#### TASK DETAILS:
Print, word for word, the passage from the AI finance platform remarks below, starting with "But to support" and going on through "to market execution.".

#### TEXT SHOWN:

==============================

Number one, they have lots of outdated systems. They have lots of processes, but lots of manual processes, and they have lots of data, but fragmented data data, sorry, and silo data. And they also have no software solution on the market to support them. But, obviously, you can't run AI on on spreadsheets or across manual processes. And in terms of systems, yes, there are traditional ERP vendors, but I would say that they are essentially built for record keeping and fall short in delivering real time AI driven finance solutions.

Operator

And even when an organization needs to use a general ledger as an example for kind of partial automation, they are looking at, you know, very elongated project timelines. And, obviously, the cost of implementing those solutions is typically tens of millions, if not hundreds of millions, and typically then also often ends in in disappointment. So the old tools don't match the new expectations, and the traditional stack can't support the AI shift. And we know, and as we've seen within the market, that finance leaders, they need more than automation. They require an AI enabled finance platform that sits at heart of their organization and that actively via AI informs decision making, delivers real time operational insights, make sure that those insights are at their fingertips, and enables organizations to implement those solutions rapidly.

Operator

That solution didn't exist, and so therefore we created it. So finance is the market's only true AI enabled finance platform, and the shift that we are seeing impacts every finance team across all industries, making the opportunity both fast and, obviously, compelling. And we're not just launching a product, we're defining a new category. And as Jamie Dimon recently noted, the impact of AI could be as transformational as the steam engine, the Internet, and we absolutely agree. And nowhere is that transformation more urgent or more valuable than in the finance function.

Operator

But to support and benefit from this market, we've needed to fundamentally change our business model to support it, which I'll now talk about. Okay. So I would say, look, over the last year, we didn't just merely adjust the organization. I think as it said as says on the slide, right, we we completely rewired the business at at at speed, at pace. And we've overhauled go to market execution.

==============================

#### INPUT DATA:
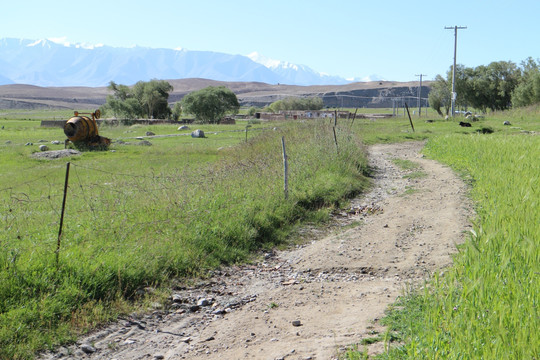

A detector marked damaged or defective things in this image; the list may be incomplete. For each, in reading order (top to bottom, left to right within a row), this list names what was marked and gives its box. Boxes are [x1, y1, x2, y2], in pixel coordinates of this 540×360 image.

==============================

#### YOUR RESPONSE:
But to support and benefit from this market, we've needed to fundamentally change our business model to support it, which I'll now talk about. Okay. So I would say, look, over the last year, we didn't just merely adjust the organization. I think as it said as says on the slide, right, we we completely rewired the business at at at speed, at pace. And we've overhauled go to market execution.